- **DIRECTIONS**: Please reproduce the records below, beginning at the line that contains "Based on the image, which of" and stopping after the line that contains "A: man in dark", copying every line in between.

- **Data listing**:

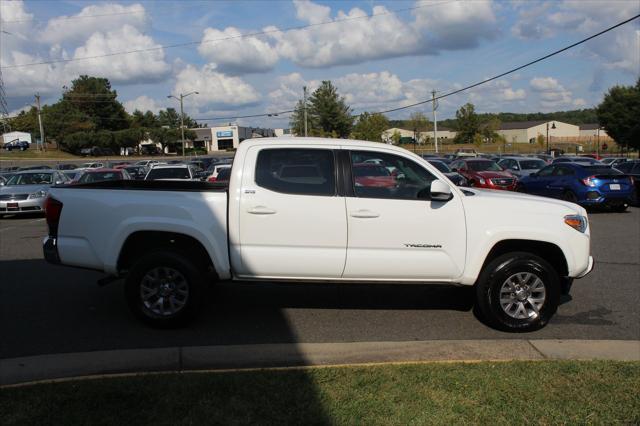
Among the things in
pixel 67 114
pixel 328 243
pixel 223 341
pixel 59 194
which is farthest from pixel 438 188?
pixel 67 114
...
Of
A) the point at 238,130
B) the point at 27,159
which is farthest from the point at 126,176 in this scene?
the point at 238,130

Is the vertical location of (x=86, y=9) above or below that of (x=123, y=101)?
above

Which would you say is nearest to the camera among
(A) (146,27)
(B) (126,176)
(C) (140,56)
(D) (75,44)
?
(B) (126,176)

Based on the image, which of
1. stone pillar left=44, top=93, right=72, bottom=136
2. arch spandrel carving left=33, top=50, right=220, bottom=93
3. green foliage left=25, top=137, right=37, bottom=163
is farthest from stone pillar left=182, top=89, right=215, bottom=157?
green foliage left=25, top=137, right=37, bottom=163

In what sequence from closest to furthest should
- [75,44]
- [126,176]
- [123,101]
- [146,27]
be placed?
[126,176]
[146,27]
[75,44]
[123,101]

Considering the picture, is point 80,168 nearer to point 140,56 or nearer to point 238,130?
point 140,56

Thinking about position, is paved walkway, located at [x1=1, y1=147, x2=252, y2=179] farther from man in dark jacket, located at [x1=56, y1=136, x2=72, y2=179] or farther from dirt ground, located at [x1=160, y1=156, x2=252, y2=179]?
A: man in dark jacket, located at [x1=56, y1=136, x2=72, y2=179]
--
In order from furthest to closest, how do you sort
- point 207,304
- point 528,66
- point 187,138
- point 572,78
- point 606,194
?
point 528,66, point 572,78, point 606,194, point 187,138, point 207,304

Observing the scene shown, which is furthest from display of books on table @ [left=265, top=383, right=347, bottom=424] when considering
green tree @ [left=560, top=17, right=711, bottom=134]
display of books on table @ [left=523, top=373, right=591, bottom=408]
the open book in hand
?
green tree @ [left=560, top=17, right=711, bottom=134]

- **TASK OUTPUT**:
Based on the image, which of
1. stone pillar left=44, top=93, right=72, bottom=136
2. arch spandrel carving left=33, top=50, right=220, bottom=93
3. green foliage left=25, top=137, right=37, bottom=163
is farthest from stone pillar left=182, top=89, right=215, bottom=157?
green foliage left=25, top=137, right=37, bottom=163

In what sequence from closest to furthest should
- [75,44]
- [126,176]
- [123,101]
- [146,27]
be placed?
[126,176]
[146,27]
[75,44]
[123,101]

Considering the picture, is point 80,168 nearer to point 140,56 or nearer to point 238,130?
point 140,56

Thinking about position, is paved walkway, located at [x1=1, y1=147, x2=252, y2=179] farther from man in dark jacket, located at [x1=56, y1=136, x2=72, y2=179] or farther from dirt ground, located at [x1=160, y1=156, x2=252, y2=179]?
A: man in dark jacket, located at [x1=56, y1=136, x2=72, y2=179]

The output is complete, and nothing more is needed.